16. The banknote handling system of claim 15, wherein:

the control unit does not set the specific digit when the digit that cannot be read out is found before the digit of the digit when the search is performed.

17. A banknote handling system according to claim 15 or claim 16 wherein:

The banknote handling system further comprises a storage section for storing banknotes,

The identification unit reads the code of the banknote before the banknote is stored in the storage unit, the control unit sets the specific number according to the read code, the storage unit stores the read code as the first code,

The identification unit reads the code of the bill fed from the storage unit as a second code, and the control unit sets the specific digit based on the read second code,

The control unit performs the collation process according to the specific digit when the specific digit is set in at least one of the storage time and the delivery time.

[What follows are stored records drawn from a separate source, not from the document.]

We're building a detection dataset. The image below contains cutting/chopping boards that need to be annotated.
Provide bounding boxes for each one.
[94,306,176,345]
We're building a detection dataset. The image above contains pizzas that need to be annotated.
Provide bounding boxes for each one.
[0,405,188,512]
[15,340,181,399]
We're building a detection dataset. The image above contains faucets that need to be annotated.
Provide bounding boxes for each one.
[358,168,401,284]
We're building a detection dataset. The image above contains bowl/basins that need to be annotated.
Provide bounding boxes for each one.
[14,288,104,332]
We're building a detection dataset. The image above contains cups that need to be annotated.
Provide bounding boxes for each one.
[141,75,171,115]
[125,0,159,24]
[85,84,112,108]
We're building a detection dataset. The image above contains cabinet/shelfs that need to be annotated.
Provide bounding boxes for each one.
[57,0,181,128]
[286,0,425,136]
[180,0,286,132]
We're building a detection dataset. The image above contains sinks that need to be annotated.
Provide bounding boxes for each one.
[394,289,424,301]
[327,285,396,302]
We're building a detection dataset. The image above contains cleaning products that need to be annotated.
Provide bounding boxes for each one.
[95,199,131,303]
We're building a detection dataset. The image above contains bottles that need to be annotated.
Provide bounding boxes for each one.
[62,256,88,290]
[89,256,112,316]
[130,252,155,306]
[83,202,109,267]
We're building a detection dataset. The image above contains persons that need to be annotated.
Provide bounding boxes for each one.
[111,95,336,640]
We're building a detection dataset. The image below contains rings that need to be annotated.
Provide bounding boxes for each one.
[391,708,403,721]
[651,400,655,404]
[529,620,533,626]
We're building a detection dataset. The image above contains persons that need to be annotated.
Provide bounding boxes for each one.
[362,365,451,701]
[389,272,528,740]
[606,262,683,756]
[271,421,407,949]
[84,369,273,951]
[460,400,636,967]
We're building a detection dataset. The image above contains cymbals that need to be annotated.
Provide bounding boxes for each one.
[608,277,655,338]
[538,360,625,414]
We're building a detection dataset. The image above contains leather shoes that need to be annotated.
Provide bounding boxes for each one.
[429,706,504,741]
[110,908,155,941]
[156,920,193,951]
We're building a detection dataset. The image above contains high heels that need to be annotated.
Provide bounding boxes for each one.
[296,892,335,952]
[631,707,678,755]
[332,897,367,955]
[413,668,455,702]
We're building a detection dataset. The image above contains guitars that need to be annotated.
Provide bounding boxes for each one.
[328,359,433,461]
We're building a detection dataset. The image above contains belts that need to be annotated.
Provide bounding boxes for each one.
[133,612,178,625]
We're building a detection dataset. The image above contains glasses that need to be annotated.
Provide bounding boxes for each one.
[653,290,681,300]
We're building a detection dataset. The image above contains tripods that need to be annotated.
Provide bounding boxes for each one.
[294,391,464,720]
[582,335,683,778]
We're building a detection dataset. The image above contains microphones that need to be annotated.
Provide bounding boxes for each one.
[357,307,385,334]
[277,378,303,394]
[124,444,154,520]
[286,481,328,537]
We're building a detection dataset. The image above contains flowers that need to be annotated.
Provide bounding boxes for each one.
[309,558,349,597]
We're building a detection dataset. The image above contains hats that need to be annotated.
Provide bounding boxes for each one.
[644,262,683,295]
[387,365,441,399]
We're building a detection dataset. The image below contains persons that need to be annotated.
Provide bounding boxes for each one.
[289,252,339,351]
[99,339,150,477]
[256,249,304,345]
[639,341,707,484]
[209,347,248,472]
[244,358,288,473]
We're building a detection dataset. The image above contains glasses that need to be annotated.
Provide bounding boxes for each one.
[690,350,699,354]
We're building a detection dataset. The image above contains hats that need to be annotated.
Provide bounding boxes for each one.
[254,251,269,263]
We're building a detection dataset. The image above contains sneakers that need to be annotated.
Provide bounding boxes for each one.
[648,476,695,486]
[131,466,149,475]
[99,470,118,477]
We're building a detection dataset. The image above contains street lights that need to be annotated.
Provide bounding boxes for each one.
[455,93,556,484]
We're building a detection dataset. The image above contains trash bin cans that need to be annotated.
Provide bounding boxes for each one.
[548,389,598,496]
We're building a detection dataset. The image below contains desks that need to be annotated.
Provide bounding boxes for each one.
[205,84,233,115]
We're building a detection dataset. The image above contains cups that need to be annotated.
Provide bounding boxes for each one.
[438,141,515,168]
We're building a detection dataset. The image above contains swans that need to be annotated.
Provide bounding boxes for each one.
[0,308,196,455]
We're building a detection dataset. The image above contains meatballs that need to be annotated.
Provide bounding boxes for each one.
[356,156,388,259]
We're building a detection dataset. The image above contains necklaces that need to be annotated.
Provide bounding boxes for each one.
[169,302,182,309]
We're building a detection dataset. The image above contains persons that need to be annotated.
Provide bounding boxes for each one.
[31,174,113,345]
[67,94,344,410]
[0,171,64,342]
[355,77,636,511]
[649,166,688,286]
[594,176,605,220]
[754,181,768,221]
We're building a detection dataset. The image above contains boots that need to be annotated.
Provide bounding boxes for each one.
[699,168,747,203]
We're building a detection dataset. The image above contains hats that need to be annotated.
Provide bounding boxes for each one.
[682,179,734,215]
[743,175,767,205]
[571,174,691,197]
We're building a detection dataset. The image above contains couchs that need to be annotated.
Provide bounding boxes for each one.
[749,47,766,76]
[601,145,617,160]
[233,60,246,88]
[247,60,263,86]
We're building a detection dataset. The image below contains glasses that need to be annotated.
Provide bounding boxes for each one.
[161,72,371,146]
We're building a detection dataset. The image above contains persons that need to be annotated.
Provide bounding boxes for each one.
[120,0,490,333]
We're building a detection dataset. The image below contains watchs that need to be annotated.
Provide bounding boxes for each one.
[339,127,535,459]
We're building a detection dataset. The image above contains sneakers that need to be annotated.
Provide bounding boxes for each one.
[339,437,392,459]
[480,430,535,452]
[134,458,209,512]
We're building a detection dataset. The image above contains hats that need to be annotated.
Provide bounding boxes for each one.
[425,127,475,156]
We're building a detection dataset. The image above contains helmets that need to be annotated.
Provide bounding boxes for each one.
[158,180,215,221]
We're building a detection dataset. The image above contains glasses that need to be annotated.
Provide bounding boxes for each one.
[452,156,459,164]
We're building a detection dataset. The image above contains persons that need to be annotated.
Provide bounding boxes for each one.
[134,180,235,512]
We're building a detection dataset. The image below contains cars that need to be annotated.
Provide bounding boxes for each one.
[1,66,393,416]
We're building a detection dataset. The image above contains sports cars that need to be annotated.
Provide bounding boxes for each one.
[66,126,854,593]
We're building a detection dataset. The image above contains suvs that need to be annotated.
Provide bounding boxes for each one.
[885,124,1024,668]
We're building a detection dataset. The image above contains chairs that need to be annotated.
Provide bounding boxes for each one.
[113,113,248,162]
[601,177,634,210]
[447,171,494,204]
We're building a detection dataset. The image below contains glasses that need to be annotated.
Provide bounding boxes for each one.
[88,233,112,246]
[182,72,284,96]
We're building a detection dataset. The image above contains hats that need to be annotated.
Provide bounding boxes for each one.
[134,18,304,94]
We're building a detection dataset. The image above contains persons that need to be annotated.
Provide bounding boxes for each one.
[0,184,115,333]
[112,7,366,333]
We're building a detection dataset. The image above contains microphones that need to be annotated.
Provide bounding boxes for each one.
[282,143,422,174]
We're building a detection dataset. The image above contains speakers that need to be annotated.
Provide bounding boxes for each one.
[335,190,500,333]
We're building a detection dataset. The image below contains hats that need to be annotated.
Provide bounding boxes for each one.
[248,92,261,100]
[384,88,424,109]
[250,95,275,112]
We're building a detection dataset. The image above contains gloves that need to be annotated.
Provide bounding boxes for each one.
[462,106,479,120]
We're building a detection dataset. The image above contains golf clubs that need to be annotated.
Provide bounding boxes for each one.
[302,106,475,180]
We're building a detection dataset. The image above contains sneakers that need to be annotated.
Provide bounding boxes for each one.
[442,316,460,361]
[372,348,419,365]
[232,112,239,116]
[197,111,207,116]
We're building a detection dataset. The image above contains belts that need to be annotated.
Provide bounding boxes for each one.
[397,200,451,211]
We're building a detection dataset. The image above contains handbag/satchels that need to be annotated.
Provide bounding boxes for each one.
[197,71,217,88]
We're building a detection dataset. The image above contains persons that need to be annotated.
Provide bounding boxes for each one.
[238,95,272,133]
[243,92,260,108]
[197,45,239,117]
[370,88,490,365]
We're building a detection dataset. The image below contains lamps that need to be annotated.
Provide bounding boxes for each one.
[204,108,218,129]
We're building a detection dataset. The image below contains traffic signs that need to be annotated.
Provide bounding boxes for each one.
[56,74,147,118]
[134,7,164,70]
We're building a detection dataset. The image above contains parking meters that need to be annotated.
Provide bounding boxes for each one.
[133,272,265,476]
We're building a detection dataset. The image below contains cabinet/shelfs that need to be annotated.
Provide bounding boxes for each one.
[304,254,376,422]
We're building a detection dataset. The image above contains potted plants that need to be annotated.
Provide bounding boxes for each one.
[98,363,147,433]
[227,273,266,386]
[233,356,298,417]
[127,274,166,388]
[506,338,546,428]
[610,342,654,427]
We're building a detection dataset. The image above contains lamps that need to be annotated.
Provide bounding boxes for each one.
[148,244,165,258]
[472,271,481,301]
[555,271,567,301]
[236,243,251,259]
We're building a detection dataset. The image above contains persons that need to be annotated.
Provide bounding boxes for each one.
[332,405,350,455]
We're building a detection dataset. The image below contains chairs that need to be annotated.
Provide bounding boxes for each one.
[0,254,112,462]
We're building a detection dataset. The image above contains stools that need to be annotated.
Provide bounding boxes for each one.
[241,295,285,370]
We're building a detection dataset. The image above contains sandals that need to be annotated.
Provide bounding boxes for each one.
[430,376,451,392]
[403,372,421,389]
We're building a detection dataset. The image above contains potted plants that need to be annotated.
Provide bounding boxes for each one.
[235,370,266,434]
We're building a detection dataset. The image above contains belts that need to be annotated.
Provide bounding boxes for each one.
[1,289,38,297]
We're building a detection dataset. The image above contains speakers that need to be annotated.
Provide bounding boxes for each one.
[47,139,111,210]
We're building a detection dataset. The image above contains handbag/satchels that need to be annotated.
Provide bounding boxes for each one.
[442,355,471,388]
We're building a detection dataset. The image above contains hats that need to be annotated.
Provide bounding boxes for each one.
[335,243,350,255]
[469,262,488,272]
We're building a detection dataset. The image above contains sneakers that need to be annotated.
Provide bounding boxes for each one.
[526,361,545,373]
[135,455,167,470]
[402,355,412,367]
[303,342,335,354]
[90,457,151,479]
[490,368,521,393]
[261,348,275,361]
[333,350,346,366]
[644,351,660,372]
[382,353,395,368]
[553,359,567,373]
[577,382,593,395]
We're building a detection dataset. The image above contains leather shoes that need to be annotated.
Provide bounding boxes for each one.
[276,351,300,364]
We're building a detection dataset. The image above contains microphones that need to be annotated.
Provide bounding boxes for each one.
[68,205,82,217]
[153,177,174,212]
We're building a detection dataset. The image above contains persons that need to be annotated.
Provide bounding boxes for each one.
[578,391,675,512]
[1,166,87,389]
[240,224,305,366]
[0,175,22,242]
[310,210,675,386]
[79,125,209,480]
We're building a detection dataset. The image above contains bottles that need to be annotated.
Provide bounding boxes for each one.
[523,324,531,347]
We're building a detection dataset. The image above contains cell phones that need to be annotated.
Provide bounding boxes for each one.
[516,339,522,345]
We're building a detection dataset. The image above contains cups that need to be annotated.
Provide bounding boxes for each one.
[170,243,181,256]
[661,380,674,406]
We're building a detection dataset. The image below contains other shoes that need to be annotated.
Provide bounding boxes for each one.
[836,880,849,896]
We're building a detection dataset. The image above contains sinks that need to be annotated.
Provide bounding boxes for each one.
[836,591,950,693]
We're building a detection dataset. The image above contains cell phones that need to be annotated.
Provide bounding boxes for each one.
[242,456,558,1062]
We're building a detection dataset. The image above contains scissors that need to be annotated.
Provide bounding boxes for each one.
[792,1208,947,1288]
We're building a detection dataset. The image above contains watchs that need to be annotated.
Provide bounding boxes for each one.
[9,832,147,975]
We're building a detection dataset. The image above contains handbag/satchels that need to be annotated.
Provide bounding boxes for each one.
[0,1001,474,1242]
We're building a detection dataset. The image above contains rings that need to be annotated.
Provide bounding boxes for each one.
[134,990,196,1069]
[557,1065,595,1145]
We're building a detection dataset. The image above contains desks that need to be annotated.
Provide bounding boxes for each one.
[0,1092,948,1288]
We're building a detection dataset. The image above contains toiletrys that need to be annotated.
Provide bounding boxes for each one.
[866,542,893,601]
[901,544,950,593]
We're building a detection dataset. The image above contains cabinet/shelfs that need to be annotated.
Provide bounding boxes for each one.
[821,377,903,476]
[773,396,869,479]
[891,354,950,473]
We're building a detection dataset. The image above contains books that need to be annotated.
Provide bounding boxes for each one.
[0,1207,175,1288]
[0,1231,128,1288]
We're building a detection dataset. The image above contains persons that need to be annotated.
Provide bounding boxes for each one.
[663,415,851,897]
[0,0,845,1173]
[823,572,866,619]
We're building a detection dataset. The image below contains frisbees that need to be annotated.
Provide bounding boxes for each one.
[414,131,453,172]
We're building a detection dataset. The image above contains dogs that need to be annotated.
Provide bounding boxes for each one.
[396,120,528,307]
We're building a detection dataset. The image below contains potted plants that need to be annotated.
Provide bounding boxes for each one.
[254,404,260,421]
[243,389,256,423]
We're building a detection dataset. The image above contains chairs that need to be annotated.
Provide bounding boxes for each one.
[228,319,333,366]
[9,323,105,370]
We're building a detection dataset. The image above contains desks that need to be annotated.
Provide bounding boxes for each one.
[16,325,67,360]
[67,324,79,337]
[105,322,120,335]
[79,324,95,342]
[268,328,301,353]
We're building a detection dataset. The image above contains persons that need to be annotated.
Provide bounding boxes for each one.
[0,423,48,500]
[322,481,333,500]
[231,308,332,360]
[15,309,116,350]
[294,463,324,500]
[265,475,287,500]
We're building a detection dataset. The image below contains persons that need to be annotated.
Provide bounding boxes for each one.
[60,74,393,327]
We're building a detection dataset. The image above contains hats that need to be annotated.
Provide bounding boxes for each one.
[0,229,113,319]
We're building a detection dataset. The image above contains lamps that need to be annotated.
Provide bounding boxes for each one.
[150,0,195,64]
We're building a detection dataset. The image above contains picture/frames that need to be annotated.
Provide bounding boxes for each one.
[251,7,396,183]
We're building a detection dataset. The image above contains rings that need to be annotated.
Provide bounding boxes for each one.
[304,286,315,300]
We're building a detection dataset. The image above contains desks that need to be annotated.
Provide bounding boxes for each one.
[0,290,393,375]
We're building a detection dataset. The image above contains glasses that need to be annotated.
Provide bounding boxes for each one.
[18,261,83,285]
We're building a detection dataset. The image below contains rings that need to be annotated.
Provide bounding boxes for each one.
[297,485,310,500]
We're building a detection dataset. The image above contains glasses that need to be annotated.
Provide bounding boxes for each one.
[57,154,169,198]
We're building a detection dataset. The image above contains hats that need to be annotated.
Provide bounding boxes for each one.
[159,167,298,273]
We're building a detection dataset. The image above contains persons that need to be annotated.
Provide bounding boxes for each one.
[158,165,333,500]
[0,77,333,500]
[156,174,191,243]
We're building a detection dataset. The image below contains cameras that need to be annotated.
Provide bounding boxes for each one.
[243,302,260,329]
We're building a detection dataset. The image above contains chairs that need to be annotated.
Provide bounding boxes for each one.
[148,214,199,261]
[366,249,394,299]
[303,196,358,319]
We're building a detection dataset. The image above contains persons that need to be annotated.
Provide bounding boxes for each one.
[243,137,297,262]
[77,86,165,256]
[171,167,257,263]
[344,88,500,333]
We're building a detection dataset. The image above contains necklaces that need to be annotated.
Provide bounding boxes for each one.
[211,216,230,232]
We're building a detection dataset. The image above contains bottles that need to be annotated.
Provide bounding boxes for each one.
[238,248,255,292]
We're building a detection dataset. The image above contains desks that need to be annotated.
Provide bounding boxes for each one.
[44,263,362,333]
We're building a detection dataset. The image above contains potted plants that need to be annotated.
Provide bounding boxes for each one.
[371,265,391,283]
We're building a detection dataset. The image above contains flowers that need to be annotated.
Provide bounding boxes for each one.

18. The banknote handling system of claim 17, wherein:

the control unit determines that the first code and the second code are not identical when the specific number cannot be set at both the time of storage and the time of delivery, or when the positions of the specific numbers set at both the time of storage and the time of delivery are different.

19. A banknote handling method, characterized in that:

the storage unit stores a first code which is a unique code of a banknote,

The conveying part conveys the paper money,

The recognition unit reads the code of the banknote transported by the transport unit as a second code,

The control unit executes a check process of the second code read by the recognition unit and the first code stored in the storage unit for a banknote to be checked,

The code is formed by a string of marks formed by a plurality of marks, and at least one digit of a specific position is set to a specific digit,

The control unit determines that the first code matches the second code when all the marks on the specific digits match between the first code and the second code and the digits other than the specific digits, which are not matched with each other, are equal to or less than a predetermined number,

The control unit determines that the first code and the second code are not identical when the marks on the specific digits are not identical or when the digits other than the specific digits are not identical by more than a predetermined number between the first code and the second code.